PROBLEM STATEMENT ▸
One part of the entries below is wanted: the lines from the one containing "body_size: 2309" through the one containing "Author URI: https://www.afthemes.com/". Write those out exactly and nothing else.

SUPPLIED RECORDS ▸

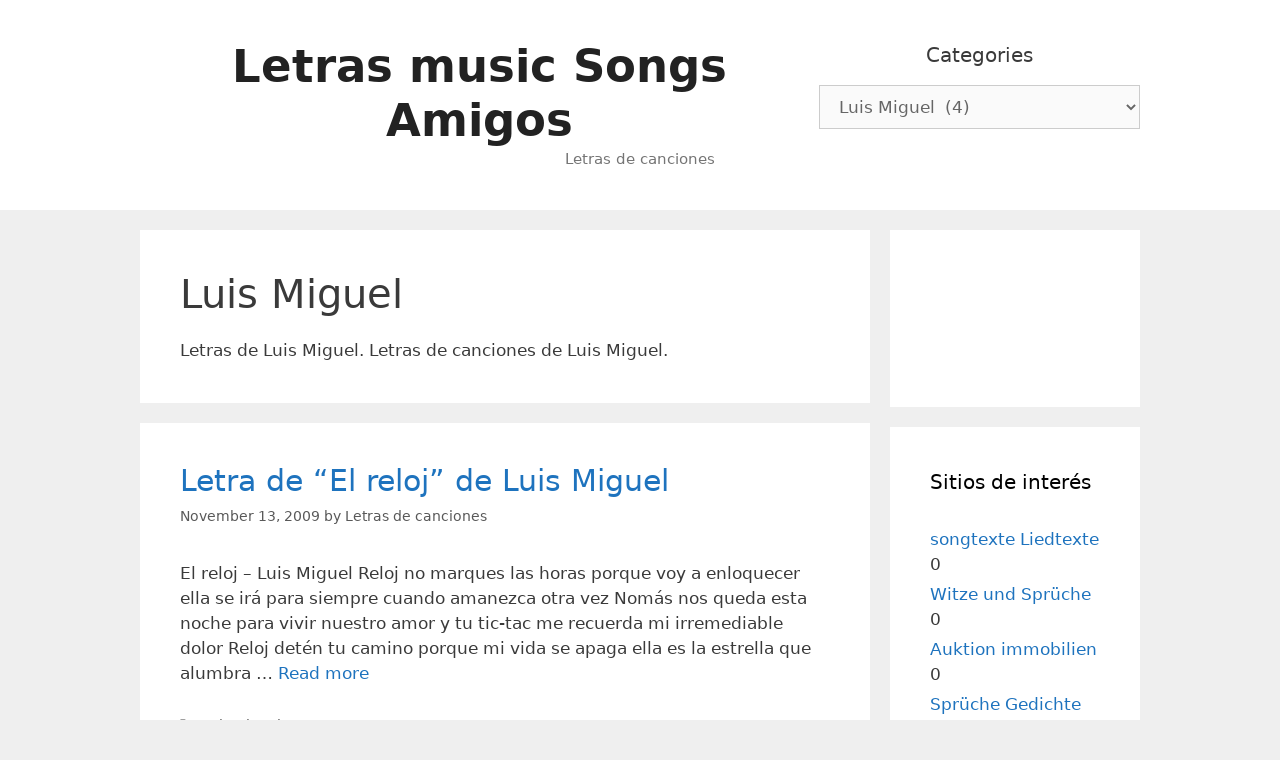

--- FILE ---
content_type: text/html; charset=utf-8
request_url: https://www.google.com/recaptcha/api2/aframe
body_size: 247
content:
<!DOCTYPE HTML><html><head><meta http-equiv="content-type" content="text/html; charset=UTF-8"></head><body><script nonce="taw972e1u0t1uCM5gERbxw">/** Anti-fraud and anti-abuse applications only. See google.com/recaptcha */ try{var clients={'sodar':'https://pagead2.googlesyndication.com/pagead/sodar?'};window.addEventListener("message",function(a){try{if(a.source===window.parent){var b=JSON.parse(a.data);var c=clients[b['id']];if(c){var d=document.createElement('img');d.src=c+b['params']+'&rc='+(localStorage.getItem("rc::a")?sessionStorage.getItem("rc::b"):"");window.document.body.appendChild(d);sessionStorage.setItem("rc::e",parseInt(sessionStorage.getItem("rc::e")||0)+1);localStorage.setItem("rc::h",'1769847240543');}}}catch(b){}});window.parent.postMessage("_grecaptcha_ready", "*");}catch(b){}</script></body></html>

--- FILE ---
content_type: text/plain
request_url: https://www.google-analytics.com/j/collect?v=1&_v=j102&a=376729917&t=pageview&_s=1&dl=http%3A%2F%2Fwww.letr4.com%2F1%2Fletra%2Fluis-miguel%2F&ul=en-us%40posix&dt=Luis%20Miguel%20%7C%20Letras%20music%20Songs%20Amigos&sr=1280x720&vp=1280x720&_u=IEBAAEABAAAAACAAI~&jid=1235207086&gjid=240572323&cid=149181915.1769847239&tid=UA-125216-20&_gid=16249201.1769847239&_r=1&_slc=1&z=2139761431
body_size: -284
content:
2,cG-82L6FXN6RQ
* * *
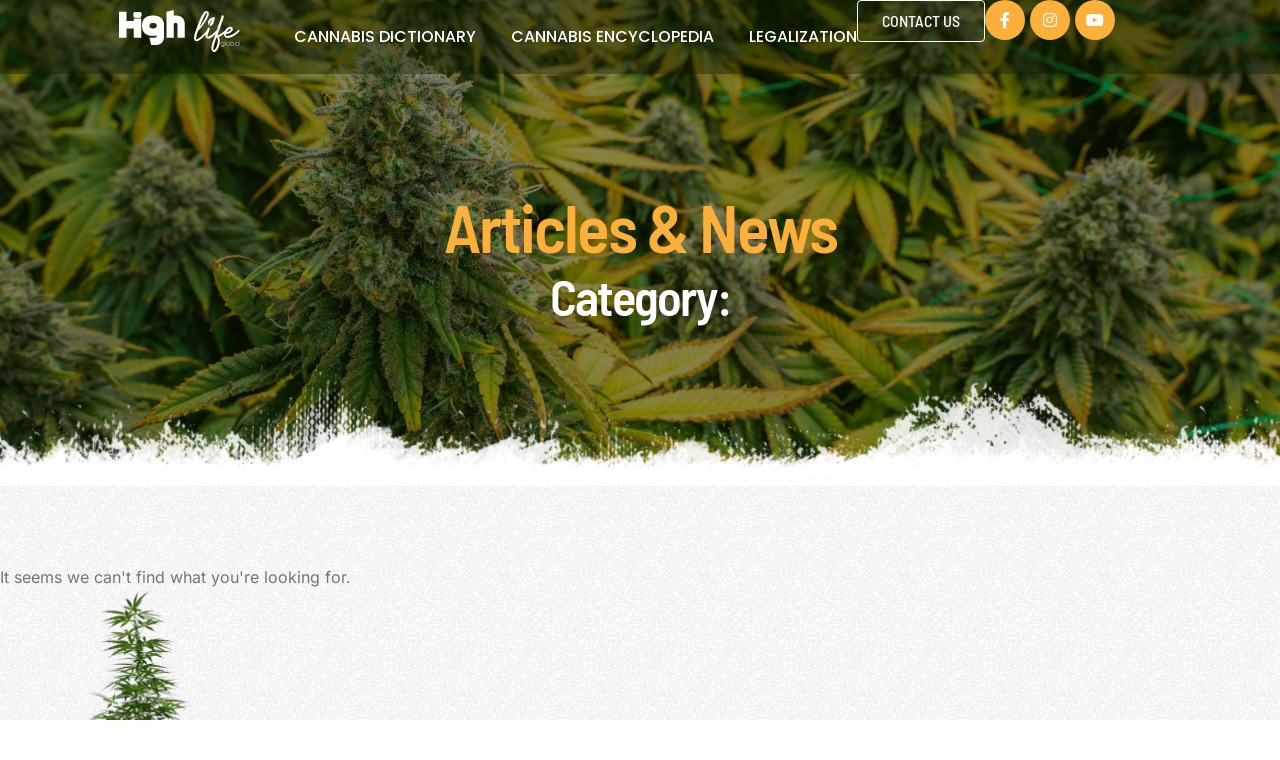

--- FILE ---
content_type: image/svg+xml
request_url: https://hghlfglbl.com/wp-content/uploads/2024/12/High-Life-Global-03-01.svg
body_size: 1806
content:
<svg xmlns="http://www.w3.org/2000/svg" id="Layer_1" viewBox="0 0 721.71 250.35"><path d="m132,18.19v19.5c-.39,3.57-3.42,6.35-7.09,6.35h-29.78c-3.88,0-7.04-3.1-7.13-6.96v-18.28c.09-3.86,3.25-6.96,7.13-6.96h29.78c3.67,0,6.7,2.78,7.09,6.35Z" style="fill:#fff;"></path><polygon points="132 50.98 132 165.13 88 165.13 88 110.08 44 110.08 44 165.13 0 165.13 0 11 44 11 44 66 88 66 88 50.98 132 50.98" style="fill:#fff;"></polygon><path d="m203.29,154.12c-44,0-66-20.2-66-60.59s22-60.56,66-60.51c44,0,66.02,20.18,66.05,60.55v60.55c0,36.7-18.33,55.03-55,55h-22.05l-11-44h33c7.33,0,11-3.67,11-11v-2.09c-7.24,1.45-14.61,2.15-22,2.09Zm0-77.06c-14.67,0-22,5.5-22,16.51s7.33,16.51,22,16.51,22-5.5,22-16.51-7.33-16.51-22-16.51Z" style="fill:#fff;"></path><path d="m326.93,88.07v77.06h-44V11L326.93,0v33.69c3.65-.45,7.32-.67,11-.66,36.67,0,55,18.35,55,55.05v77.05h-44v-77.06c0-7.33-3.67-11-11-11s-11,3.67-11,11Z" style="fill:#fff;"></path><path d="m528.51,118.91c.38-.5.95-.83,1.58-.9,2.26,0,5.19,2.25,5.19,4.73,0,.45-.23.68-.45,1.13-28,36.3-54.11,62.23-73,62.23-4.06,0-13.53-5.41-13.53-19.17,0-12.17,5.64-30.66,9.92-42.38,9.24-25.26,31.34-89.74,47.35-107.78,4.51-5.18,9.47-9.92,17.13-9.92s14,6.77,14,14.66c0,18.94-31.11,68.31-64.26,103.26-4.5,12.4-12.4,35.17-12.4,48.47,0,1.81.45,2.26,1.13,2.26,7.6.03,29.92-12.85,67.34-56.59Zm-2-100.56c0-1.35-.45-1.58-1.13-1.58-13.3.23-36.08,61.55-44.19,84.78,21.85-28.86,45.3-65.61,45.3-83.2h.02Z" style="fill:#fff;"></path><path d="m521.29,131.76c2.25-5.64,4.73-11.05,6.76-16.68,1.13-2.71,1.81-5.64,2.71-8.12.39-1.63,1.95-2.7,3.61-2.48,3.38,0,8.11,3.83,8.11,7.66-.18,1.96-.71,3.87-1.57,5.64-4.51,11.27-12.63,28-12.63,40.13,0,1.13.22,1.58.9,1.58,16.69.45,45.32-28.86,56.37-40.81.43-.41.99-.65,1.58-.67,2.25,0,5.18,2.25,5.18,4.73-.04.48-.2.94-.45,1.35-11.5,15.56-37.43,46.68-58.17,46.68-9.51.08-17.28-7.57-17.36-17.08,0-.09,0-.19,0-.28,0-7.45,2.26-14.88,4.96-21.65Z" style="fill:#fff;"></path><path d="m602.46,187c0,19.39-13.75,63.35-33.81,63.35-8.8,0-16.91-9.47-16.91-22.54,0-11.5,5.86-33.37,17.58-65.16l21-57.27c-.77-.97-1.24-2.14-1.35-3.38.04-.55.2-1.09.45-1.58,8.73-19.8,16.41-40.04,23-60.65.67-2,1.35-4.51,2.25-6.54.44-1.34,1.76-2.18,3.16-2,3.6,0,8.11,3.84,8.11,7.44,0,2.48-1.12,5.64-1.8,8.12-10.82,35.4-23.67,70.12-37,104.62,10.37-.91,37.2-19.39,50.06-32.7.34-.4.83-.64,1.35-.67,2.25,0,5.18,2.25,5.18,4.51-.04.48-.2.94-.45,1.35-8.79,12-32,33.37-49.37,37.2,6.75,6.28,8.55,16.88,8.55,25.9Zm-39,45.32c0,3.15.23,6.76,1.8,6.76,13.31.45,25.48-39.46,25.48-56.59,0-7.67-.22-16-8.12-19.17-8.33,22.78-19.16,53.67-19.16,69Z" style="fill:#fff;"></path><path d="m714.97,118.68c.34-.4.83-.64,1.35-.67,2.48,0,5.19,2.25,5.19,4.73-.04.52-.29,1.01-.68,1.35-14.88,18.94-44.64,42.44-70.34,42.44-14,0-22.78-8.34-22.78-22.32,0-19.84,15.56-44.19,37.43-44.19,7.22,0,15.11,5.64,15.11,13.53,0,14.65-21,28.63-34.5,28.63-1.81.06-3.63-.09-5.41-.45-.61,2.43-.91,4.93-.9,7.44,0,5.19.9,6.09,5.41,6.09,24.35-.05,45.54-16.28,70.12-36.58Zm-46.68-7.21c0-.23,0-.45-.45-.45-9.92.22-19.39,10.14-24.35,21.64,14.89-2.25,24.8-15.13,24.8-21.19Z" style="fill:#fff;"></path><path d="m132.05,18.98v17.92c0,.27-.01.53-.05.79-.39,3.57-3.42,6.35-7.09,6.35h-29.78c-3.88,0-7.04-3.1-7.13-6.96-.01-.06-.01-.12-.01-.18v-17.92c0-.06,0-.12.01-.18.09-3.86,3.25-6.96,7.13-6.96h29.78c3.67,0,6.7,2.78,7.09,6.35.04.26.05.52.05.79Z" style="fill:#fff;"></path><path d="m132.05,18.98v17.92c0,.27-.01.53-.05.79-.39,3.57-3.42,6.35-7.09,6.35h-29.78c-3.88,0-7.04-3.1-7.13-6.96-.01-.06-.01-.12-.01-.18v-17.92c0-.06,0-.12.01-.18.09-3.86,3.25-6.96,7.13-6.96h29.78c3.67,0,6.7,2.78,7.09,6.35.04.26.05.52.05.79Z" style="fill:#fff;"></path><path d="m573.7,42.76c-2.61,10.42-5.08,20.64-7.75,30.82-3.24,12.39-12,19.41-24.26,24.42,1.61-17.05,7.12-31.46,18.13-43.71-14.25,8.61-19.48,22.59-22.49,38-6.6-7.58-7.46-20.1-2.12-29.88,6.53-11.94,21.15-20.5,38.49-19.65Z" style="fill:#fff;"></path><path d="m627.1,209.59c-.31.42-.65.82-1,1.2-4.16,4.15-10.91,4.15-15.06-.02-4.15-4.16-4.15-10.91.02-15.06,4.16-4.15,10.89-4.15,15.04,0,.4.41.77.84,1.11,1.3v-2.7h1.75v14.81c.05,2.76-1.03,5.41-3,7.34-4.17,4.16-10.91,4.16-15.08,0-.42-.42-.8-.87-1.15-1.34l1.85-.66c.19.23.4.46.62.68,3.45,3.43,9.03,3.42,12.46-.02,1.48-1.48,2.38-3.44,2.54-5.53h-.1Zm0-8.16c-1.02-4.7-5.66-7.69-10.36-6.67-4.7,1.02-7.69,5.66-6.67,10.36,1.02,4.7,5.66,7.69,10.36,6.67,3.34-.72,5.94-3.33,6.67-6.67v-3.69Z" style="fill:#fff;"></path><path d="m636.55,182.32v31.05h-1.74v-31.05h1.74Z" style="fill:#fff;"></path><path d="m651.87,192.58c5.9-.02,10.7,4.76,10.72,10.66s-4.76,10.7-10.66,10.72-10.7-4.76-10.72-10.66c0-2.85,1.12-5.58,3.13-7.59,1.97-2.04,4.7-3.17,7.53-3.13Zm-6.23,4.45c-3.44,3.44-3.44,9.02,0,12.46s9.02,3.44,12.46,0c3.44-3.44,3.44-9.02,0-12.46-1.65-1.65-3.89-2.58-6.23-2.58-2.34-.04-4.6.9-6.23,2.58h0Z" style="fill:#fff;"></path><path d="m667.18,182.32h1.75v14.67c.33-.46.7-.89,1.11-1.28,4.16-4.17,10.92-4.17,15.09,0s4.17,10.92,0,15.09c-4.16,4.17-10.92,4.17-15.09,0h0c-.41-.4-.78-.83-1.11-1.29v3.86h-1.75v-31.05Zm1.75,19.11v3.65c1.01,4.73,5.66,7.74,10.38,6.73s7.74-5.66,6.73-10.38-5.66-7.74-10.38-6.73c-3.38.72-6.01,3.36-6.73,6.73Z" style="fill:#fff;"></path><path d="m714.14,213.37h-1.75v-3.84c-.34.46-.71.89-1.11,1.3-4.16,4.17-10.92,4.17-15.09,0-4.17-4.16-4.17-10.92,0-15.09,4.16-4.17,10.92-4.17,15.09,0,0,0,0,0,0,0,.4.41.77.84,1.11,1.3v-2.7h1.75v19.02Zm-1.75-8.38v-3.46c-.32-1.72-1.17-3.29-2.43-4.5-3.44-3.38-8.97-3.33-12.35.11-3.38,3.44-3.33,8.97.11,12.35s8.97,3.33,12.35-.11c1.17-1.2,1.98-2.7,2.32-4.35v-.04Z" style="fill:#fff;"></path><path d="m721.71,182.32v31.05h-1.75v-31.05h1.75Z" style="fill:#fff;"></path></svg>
--
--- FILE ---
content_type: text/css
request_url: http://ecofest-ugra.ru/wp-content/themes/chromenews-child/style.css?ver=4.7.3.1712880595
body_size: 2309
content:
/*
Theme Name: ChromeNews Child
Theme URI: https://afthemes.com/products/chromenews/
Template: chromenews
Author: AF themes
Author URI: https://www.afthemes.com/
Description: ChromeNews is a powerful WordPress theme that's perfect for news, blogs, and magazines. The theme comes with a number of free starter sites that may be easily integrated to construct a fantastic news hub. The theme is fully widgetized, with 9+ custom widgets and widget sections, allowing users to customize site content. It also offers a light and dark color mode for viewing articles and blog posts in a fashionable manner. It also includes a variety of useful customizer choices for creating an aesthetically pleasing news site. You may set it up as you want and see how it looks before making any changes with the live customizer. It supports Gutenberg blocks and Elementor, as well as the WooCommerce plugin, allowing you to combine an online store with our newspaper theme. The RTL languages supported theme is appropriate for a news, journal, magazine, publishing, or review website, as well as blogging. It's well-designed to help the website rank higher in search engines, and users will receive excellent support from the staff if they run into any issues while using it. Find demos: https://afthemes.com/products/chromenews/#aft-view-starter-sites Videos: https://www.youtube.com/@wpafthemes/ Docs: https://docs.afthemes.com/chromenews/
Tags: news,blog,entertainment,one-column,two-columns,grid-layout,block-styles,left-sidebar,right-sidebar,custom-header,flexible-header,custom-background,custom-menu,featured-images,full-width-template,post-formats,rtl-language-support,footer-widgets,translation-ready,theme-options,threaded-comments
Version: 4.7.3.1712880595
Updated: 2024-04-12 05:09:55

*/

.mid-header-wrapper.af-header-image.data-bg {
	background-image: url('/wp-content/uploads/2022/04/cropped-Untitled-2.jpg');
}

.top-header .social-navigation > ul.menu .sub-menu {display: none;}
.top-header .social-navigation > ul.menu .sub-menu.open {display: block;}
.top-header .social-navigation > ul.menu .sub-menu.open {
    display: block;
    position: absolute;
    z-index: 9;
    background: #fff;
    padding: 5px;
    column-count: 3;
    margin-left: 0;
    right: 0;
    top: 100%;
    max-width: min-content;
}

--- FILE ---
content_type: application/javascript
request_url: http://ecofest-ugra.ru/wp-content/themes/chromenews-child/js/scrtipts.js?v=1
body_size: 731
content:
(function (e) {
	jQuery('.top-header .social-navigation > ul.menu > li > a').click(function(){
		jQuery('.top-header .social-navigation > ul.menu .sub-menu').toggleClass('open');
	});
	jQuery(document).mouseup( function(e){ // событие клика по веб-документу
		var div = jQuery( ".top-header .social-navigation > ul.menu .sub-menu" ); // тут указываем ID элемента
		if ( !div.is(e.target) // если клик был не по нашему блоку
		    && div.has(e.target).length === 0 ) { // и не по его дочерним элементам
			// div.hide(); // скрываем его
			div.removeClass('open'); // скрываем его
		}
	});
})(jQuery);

RESPONSE AREA ▸
body_size: 2309
content:
/*
Theme Name: ChromeNews Child
Theme URI: https://afthemes.com/products/chromenews/
Template: chromenews
Author: AF themes
Author URI: https://www.afthemes.com/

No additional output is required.